Enseignant et pédagogue engagé, je ne peux que me réjouir de la lettre récente de Vincent Peillon aux personnels de l’éducation, où il fixe les grandes lignes du travail à accomplir en vue de cette « refondation » de l’école qu’il appelle de ses vœux. On respire un peu de voir enfin le mot « pédagogie » valorisé, après tant d’années de dénigrement, de lire une définition un peu plus complexe de « l’autorité » que ce à quoi nous avait habitué le discours sécuritaire (d’ailleurs inefficace), de voir reprise fortement l’idée du socle commun malgré les résistances élitistes de droite ou faussement de gauche.

Mais la route sera longue et comme l’a dit le ministre plusieurs fois, les fruits ne seront cueillis que dans un temps long, à l’échelle de deux quinquennats peut-être. Il me semble en tout cas important d’affirmer que l’amélioration de notre système éducatif ne pourra se faire rapidement, d’un coup de menton ou à l’aide d’une recette magique. L’incroyable manipulation des évaluations de fin d’école primaire ou l’interprétation abusive de certaines statistiques, par exemple sur la lutte contre le décrochage, tendaient à faire penser que grâce à la politique « avisée et énergique » des nos Grands Dirigeants, les résultats s’amélioraient de manière considérable, avec des progressions extraordinaires en deux ans, ce qui est absolument impossible…

SI l’on se fixe comme objectif de faire atteindre un niveau de base à tous les petits français sortant de la scolarité obligatoire (disons même 95%), il faudra bien énoncer que cela prendra du temps. Il est essentiel de partir de constats réalistes et objectifs. C’est vrai que beaucoup d’élèves ne parviennent pas à répondre à des questions d’interprétation sur un texte en situation d’autonomie, c’est vrai qu’ils ont énormément de mal à construire par écrit un texte structuré pour justifier leurs propos (fait bien plus grave sans doute que de mal manier l’orthographe, même si cela aussi est bien fâcheux), c’est vrai encore –mais on le souligne trop peu- qu’ils ne savent guère s’exprimer à l’oral sans notes devant un auditoire pendant quelques minutes, ou qu’ils ont du mal à travailler en équipe. On peut allonger la liste. Bien des compétences essentielles pour la citoyenneté du XXI° siècle sont à travailler. Pour y parvenir, il faudra utiliser de nombreuses entrées et ne surtout pas s’imaginer qu’il existe des solutions « simples et pratiques » comme l’avait laissé croire autrefois par exemple JP Chevènement.
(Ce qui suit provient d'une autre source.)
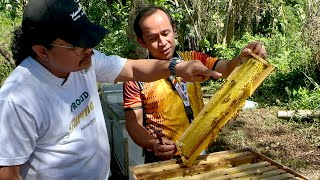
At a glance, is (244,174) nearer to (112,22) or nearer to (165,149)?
(165,149)

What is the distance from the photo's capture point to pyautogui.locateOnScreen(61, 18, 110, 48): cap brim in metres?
1.63

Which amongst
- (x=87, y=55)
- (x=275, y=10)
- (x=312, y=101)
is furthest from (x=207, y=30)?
(x=87, y=55)

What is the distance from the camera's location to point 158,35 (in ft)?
8.20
Non, il ne suffira pas de redonner aux élèves l’estime d’eux-mêmes. Celle-ci est importante, mais la confiance n’est pas tout. A cet égard, la critique de la notation traditionnelle ne peut se limiter à son côté « traumatisant », on doit surtout en dénoncer le peu de pertinence, la faible information qu’elle donne sur les progrès réalisés ou à réaliser.
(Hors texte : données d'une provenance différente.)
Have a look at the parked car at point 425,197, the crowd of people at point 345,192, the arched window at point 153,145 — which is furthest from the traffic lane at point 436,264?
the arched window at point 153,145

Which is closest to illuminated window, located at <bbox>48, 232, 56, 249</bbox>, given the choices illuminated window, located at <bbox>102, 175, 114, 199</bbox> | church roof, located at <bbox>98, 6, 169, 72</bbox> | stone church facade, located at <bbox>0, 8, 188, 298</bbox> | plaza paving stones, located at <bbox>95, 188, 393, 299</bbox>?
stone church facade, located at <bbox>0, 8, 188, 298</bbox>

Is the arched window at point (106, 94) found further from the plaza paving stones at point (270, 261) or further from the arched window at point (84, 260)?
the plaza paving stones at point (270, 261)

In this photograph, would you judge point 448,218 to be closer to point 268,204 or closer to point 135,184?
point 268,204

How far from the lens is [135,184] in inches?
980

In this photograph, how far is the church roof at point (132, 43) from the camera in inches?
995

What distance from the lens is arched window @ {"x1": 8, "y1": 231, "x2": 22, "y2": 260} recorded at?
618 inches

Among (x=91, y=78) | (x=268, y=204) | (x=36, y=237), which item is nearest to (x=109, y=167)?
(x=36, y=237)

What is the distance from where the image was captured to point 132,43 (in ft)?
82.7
Non, donner plus de temps aux élèves faibles n’est pas non plus la panacée. Cela peut être utile, surtout dans les premières années de la scolarité. Mais on doit surtout apprendre aux élèves à trouver « le bon braquet », à savoir aller doucement comme à savoir à aller vite quand il le faut. On peut les entrainer à être plus efficaces ; pour cela ils doivent être libérés du poids de la peur de l’erreur, d’où le lien avec le point précédent.

Non, il ne suffira pas d’alléger les programmes. Il faut revoir ces fameux programmes, mais surtout les concevoir comme des bases de données qui indiquent aux élèves ce qu’ils doivent apprendre plus qu’aux professeurs ce qu’ils doivent enseigner. En réalité, aucune refondation de l’école n’est possible si on ne part pas du principe que ce qui compte, ce n’est pas ce que l’enseignant enseigne, mais ce que l’élève apprend.
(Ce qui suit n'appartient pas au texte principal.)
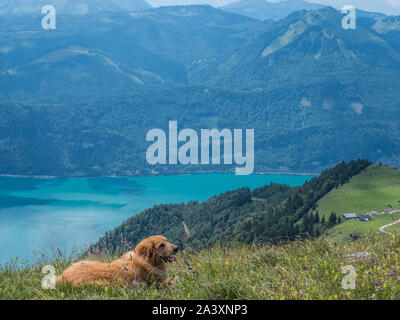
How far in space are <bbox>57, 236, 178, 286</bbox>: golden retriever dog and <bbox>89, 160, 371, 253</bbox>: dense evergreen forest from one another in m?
83.5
Non, la mise en avant des « parcours personnalisés » ne peut être le remède miracle, si cette notion fait oublier les nécessités du travail collectif et de la coopération en classe. Pas plus que l’inverse, qui ferait oublier l’importance de cultiver les talents et potentialités de chacun, sans que ceci soit considéré comme un épouvantable avatar du néo-libéralisme…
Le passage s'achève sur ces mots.